Various examples have been described. These and other examples are within the scope of the following claims.

Claims

1. A method of performing neural network filtering on video data, the method comprising:

Receiving a neural network post-filter characteristic message; and

Parsing a first syntax element from the neural network post-filter characteristic message, the first syntax element indicating whether a post-processing filter accepts as input (i) a block size having a width equal to a horizontal sample count indicated by the second syntax element and a height equal to a vertical sample count indicated by the third syntax element, or (ii) a block size having a width equal to a multiple of a horizontal sample count indicated by the fourth syntax element and a height equal to a multiple of a vertical sample count indicated by the fifth syntax element.

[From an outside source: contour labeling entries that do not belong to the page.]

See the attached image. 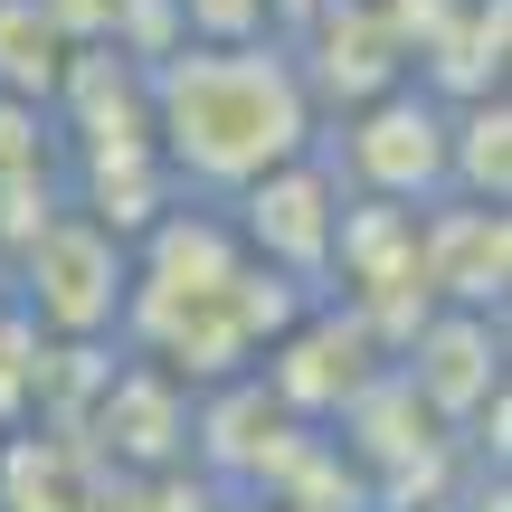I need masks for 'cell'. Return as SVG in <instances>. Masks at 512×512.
I'll use <instances>...</instances> for the list:
<instances>
[{
    "instance_id": "12",
    "label": "cell",
    "mask_w": 512,
    "mask_h": 512,
    "mask_svg": "<svg viewBox=\"0 0 512 512\" xmlns=\"http://www.w3.org/2000/svg\"><path fill=\"white\" fill-rule=\"evenodd\" d=\"M67 57L76 48L57 38V19L38 10V0H0V95H10V105H38V114H48Z\"/></svg>"
},
{
    "instance_id": "8",
    "label": "cell",
    "mask_w": 512,
    "mask_h": 512,
    "mask_svg": "<svg viewBox=\"0 0 512 512\" xmlns=\"http://www.w3.org/2000/svg\"><path fill=\"white\" fill-rule=\"evenodd\" d=\"M76 437H86V456L124 465V475H171V465H190V389L162 361H143V351H114Z\"/></svg>"
},
{
    "instance_id": "11",
    "label": "cell",
    "mask_w": 512,
    "mask_h": 512,
    "mask_svg": "<svg viewBox=\"0 0 512 512\" xmlns=\"http://www.w3.org/2000/svg\"><path fill=\"white\" fill-rule=\"evenodd\" d=\"M446 190L512 209V95H456L446 105Z\"/></svg>"
},
{
    "instance_id": "13",
    "label": "cell",
    "mask_w": 512,
    "mask_h": 512,
    "mask_svg": "<svg viewBox=\"0 0 512 512\" xmlns=\"http://www.w3.org/2000/svg\"><path fill=\"white\" fill-rule=\"evenodd\" d=\"M171 10H181L190 48H256V38H275L266 0H171Z\"/></svg>"
},
{
    "instance_id": "1",
    "label": "cell",
    "mask_w": 512,
    "mask_h": 512,
    "mask_svg": "<svg viewBox=\"0 0 512 512\" xmlns=\"http://www.w3.org/2000/svg\"><path fill=\"white\" fill-rule=\"evenodd\" d=\"M313 294L266 275L256 256L238 247L219 200H181L133 238V294H124V332L114 342L162 361L181 389H209V380H238L256 370V351L304 313Z\"/></svg>"
},
{
    "instance_id": "10",
    "label": "cell",
    "mask_w": 512,
    "mask_h": 512,
    "mask_svg": "<svg viewBox=\"0 0 512 512\" xmlns=\"http://www.w3.org/2000/svg\"><path fill=\"white\" fill-rule=\"evenodd\" d=\"M0 512H86V437L0 427Z\"/></svg>"
},
{
    "instance_id": "6",
    "label": "cell",
    "mask_w": 512,
    "mask_h": 512,
    "mask_svg": "<svg viewBox=\"0 0 512 512\" xmlns=\"http://www.w3.org/2000/svg\"><path fill=\"white\" fill-rule=\"evenodd\" d=\"M380 370H389L380 332H370L342 294H313V304L256 351V380H266V399L285 408L294 427H332L370 380H380Z\"/></svg>"
},
{
    "instance_id": "16",
    "label": "cell",
    "mask_w": 512,
    "mask_h": 512,
    "mask_svg": "<svg viewBox=\"0 0 512 512\" xmlns=\"http://www.w3.org/2000/svg\"><path fill=\"white\" fill-rule=\"evenodd\" d=\"M219 512H266V503H256V494H228V503H219Z\"/></svg>"
},
{
    "instance_id": "3",
    "label": "cell",
    "mask_w": 512,
    "mask_h": 512,
    "mask_svg": "<svg viewBox=\"0 0 512 512\" xmlns=\"http://www.w3.org/2000/svg\"><path fill=\"white\" fill-rule=\"evenodd\" d=\"M0 285L48 342H114L124 332V294H133V247L67 200L29 247L0 256Z\"/></svg>"
},
{
    "instance_id": "14",
    "label": "cell",
    "mask_w": 512,
    "mask_h": 512,
    "mask_svg": "<svg viewBox=\"0 0 512 512\" xmlns=\"http://www.w3.org/2000/svg\"><path fill=\"white\" fill-rule=\"evenodd\" d=\"M266 10H275V38H294V29H304L313 10H323V0H266Z\"/></svg>"
},
{
    "instance_id": "7",
    "label": "cell",
    "mask_w": 512,
    "mask_h": 512,
    "mask_svg": "<svg viewBox=\"0 0 512 512\" xmlns=\"http://www.w3.org/2000/svg\"><path fill=\"white\" fill-rule=\"evenodd\" d=\"M503 351H512L503 313H475V304H427L418 323H408V342L389 351V370H399V380H408V399H418L427 418L456 437V427H465V418H475V408L503 389Z\"/></svg>"
},
{
    "instance_id": "17",
    "label": "cell",
    "mask_w": 512,
    "mask_h": 512,
    "mask_svg": "<svg viewBox=\"0 0 512 512\" xmlns=\"http://www.w3.org/2000/svg\"><path fill=\"white\" fill-rule=\"evenodd\" d=\"M0 323H10V285H0Z\"/></svg>"
},
{
    "instance_id": "15",
    "label": "cell",
    "mask_w": 512,
    "mask_h": 512,
    "mask_svg": "<svg viewBox=\"0 0 512 512\" xmlns=\"http://www.w3.org/2000/svg\"><path fill=\"white\" fill-rule=\"evenodd\" d=\"M399 512H456V494H437V503H399Z\"/></svg>"
},
{
    "instance_id": "9",
    "label": "cell",
    "mask_w": 512,
    "mask_h": 512,
    "mask_svg": "<svg viewBox=\"0 0 512 512\" xmlns=\"http://www.w3.org/2000/svg\"><path fill=\"white\" fill-rule=\"evenodd\" d=\"M418 285L427 304H475L503 313L512 304V209L494 200H427L418 209Z\"/></svg>"
},
{
    "instance_id": "4",
    "label": "cell",
    "mask_w": 512,
    "mask_h": 512,
    "mask_svg": "<svg viewBox=\"0 0 512 512\" xmlns=\"http://www.w3.org/2000/svg\"><path fill=\"white\" fill-rule=\"evenodd\" d=\"M323 162L342 171L351 200H399V209L446 200V95L399 76V86L323 114Z\"/></svg>"
},
{
    "instance_id": "2",
    "label": "cell",
    "mask_w": 512,
    "mask_h": 512,
    "mask_svg": "<svg viewBox=\"0 0 512 512\" xmlns=\"http://www.w3.org/2000/svg\"><path fill=\"white\" fill-rule=\"evenodd\" d=\"M313 143H323V105H313L285 38H256V48H171L152 67V152L181 181V200H228L256 171L294 162Z\"/></svg>"
},
{
    "instance_id": "5",
    "label": "cell",
    "mask_w": 512,
    "mask_h": 512,
    "mask_svg": "<svg viewBox=\"0 0 512 512\" xmlns=\"http://www.w3.org/2000/svg\"><path fill=\"white\" fill-rule=\"evenodd\" d=\"M342 171L323 162V143L313 152H294V162H275V171H256L247 190H228V228H238V247L256 256L266 275H285V285H304V294H323V275H332V228H342Z\"/></svg>"
}]
</instances>
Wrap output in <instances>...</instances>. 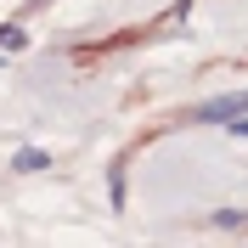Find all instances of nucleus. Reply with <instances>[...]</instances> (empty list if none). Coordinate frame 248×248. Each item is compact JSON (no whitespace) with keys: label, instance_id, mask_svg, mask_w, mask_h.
I'll list each match as a JSON object with an SVG mask.
<instances>
[{"label":"nucleus","instance_id":"f257e3e1","mask_svg":"<svg viewBox=\"0 0 248 248\" xmlns=\"http://www.w3.org/2000/svg\"><path fill=\"white\" fill-rule=\"evenodd\" d=\"M237 113H248V91H232V96H215V102H203L192 119L198 124H226V119H237Z\"/></svg>","mask_w":248,"mask_h":248},{"label":"nucleus","instance_id":"f03ea898","mask_svg":"<svg viewBox=\"0 0 248 248\" xmlns=\"http://www.w3.org/2000/svg\"><path fill=\"white\" fill-rule=\"evenodd\" d=\"M46 164H51V153H40V147H23V153L12 158V170H17V175H40Z\"/></svg>","mask_w":248,"mask_h":248},{"label":"nucleus","instance_id":"7ed1b4c3","mask_svg":"<svg viewBox=\"0 0 248 248\" xmlns=\"http://www.w3.org/2000/svg\"><path fill=\"white\" fill-rule=\"evenodd\" d=\"M108 192H113V209H124V164H113V175H108Z\"/></svg>","mask_w":248,"mask_h":248},{"label":"nucleus","instance_id":"20e7f679","mask_svg":"<svg viewBox=\"0 0 248 248\" xmlns=\"http://www.w3.org/2000/svg\"><path fill=\"white\" fill-rule=\"evenodd\" d=\"M23 46H29L23 29H0V51H23Z\"/></svg>","mask_w":248,"mask_h":248},{"label":"nucleus","instance_id":"39448f33","mask_svg":"<svg viewBox=\"0 0 248 248\" xmlns=\"http://www.w3.org/2000/svg\"><path fill=\"white\" fill-rule=\"evenodd\" d=\"M226 124H232L237 136H248V119H243V113H237V119H226Z\"/></svg>","mask_w":248,"mask_h":248}]
</instances>
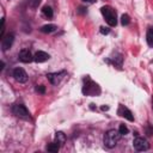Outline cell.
Wrapping results in <instances>:
<instances>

2. An apparatus comprising one or more processors configured to:

Receiving a neural network post-filter characteristic message; and

3. The apparatus of claim 2, wherein the apparatus comprises a video decoder.

4. An apparatus comprising one or more processors configured to:

Transmitting a post-filter characteristic message signaling the neural network; and

Signaling a first syntax element in the neural network post-filter characteristic message, the first syntax element indicating whether the post-processing filter accepts as input (i) a block size having a width equal to a horizontal sample count indicated by the second syntax element and a height equal to a vertical sample count indicated by the third syntax element, or (ii) a block size having a width equal to a multiple of a horizontal sample count indicated by the fourth syntax element and a height equal to a multiple of a vertical sample count indicated by the fifth syntax element.

5. The apparatus of claim 4, wherein the apparatus comprises a video encoder.